Wir sind und bleiben Fleischfresser - trotz aller Brutalität im Umgang mit dem lieben Vieh. Ist das menschlich oder einfach dumm?

Es ist eine Sprache der Sinnlichkeit. Chateaubriand, Entrecôte double, Filet Mignon. Well done, medium, rare. Von beiden Seiten stark anbraten, damit sich die Poren schließen und eine zarte Kruste entsteht. Oder grillen, jetzt im Sommer, wie das riecht, wie das schmeckt!

Und es ist eine Sprache der Brutalität. Entschnabelt, enthornt, entschwanzt. Massentierhaltung, Gammelfleisch, BSE. Vieh mit Medikamenten vollpumpen, zusammenpferchen und mästen, töten, zerstückeln, verpacken.

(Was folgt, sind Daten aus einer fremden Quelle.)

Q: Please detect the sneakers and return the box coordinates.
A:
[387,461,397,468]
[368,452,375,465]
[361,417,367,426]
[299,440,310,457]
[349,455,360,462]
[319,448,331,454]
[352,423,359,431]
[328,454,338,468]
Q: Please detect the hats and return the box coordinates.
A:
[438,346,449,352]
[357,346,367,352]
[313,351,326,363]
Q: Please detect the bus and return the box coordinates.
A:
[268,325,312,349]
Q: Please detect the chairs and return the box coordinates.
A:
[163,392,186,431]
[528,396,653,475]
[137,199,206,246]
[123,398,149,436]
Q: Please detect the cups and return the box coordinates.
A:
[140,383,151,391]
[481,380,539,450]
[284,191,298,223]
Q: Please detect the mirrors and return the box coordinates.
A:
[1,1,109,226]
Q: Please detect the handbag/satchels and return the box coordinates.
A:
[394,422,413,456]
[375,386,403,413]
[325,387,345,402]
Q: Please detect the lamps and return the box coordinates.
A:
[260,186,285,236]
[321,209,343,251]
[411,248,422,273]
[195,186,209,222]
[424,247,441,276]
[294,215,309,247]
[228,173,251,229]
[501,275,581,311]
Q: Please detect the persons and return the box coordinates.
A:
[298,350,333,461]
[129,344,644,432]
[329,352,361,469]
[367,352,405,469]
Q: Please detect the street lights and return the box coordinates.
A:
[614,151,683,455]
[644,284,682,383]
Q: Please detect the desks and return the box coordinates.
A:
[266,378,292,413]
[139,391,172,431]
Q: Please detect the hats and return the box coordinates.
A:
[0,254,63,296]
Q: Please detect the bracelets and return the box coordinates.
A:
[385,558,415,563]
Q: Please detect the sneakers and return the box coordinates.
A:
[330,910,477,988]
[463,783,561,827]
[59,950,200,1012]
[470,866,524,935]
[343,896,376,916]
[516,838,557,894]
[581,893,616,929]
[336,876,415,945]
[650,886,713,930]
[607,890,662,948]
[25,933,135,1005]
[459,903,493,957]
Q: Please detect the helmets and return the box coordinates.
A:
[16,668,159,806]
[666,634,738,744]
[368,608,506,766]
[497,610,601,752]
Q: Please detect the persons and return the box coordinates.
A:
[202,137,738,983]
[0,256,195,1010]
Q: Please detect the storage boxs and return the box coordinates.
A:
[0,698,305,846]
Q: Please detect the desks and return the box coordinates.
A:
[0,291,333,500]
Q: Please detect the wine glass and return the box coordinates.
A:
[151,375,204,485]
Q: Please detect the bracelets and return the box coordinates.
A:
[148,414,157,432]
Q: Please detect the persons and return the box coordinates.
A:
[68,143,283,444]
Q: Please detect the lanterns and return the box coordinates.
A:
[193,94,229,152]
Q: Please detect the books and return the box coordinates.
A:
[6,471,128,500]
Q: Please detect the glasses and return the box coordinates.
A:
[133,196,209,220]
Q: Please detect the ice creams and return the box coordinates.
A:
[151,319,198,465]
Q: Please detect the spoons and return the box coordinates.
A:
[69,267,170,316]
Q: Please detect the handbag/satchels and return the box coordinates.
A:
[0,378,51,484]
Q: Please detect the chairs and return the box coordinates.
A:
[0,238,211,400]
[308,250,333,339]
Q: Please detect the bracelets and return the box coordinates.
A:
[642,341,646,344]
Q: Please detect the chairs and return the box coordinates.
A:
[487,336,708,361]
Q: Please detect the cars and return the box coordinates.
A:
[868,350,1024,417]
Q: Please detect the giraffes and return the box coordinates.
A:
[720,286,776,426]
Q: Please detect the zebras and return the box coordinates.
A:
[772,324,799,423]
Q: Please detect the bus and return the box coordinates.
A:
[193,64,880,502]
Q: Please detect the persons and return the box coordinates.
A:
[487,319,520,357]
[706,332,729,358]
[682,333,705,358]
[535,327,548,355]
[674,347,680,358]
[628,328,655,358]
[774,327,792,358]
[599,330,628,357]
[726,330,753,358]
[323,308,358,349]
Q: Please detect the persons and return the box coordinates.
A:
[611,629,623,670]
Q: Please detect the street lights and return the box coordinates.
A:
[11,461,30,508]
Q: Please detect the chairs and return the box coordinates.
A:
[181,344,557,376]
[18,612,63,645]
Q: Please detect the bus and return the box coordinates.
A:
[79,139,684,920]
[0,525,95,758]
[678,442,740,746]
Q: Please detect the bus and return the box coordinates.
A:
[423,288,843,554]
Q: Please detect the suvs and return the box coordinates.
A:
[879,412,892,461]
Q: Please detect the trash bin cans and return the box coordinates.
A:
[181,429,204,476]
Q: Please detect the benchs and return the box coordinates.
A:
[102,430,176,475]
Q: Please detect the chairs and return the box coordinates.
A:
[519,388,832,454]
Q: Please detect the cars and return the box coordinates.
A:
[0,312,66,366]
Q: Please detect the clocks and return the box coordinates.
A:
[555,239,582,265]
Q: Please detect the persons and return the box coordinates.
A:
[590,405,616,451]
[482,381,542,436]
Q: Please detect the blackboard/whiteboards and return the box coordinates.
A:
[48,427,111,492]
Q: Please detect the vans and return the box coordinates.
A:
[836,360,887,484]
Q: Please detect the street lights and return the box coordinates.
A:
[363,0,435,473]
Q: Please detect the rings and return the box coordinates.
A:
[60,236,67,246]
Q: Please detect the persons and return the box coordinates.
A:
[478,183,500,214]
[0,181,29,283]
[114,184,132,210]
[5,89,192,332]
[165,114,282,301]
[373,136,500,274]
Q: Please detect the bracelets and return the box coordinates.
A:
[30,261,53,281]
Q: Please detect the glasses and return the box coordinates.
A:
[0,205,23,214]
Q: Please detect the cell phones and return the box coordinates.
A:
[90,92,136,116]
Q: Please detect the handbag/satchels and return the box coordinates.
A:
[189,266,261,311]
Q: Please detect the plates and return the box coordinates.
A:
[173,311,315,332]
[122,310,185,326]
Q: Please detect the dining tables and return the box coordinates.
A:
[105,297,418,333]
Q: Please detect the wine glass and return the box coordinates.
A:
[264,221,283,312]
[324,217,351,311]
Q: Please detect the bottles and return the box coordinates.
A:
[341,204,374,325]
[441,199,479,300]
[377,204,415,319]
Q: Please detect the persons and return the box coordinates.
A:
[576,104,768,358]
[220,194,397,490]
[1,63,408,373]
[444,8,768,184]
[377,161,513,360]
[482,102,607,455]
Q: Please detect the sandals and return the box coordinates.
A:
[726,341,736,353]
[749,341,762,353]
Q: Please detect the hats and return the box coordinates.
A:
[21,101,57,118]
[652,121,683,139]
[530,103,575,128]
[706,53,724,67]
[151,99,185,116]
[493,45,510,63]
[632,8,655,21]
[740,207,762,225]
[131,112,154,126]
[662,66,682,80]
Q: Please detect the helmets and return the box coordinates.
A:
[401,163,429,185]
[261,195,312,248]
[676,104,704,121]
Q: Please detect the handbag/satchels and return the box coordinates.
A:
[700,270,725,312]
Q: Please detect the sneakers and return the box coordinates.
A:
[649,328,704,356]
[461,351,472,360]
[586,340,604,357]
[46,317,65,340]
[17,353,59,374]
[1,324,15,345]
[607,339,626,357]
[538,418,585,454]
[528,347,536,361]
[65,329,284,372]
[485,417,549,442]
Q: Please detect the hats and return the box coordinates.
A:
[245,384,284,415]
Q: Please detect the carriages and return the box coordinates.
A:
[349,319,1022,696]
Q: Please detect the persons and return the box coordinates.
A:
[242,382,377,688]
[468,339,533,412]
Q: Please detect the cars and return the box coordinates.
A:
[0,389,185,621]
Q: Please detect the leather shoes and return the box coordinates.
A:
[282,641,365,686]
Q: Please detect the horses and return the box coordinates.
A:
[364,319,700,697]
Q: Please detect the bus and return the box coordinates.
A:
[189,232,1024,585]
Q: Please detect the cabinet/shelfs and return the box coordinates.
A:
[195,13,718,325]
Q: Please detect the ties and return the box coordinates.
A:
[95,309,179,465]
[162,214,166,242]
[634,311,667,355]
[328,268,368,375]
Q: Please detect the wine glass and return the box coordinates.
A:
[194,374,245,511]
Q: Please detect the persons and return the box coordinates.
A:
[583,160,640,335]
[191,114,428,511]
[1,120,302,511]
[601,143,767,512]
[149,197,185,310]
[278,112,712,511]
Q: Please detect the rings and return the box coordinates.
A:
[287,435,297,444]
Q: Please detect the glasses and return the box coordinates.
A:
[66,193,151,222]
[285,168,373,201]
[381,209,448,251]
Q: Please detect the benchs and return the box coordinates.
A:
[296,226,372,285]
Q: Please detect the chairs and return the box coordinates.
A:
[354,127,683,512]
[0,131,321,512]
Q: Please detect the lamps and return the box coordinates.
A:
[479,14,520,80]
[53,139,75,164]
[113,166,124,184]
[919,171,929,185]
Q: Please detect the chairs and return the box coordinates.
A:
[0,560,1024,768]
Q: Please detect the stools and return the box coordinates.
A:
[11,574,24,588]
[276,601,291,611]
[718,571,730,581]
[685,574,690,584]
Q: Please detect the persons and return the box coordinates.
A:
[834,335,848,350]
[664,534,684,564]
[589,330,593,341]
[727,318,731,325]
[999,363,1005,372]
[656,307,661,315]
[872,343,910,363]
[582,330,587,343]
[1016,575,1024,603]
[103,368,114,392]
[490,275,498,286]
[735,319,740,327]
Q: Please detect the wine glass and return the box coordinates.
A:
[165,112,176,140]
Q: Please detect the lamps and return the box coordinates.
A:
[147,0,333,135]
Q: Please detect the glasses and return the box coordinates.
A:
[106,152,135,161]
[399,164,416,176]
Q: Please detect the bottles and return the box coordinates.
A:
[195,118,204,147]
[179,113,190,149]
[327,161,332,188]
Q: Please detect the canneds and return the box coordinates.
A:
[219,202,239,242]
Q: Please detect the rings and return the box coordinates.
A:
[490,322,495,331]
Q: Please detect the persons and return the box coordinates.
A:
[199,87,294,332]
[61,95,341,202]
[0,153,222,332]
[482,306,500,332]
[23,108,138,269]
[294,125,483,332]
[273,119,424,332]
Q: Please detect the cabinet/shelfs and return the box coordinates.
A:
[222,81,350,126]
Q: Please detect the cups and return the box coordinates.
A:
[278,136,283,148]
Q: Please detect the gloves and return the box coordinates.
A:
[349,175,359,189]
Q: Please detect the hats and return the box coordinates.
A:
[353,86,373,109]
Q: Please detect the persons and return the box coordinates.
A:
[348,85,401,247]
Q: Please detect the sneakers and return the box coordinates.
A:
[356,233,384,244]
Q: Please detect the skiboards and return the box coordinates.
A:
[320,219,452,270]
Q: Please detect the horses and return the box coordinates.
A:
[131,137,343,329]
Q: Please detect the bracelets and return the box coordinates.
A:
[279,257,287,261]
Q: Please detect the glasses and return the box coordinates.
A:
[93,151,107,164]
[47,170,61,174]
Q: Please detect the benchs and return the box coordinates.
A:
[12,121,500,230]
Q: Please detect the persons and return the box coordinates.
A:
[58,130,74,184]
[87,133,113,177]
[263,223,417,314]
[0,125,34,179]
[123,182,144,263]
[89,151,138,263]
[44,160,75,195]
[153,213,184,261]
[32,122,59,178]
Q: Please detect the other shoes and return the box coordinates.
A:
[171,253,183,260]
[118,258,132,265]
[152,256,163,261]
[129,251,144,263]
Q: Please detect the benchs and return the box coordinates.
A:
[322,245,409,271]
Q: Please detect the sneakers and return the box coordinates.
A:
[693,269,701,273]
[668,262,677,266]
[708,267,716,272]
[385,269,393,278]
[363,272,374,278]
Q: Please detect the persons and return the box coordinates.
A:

Jeder weiß, was mit den Tieren geschieht, und doch wird Fleisch in Massen gegessen. In diesem Monat ist die dritte Ausgabe des Magazins Beef erschienen, Untertitel: »Für Männer mit Geschmack«. In Beef gibt es Fotos, auf denen Fleisch nicht bloß appetitlich, sondern verführerisch, ja wunderschön aussieht. Das Magazin wird gekauft, weil viele Männer Fleisch nicht nur essen; sie lieben Fleisch. Und diese Männer sind nicht alle dumm, simpel und töricht, oder?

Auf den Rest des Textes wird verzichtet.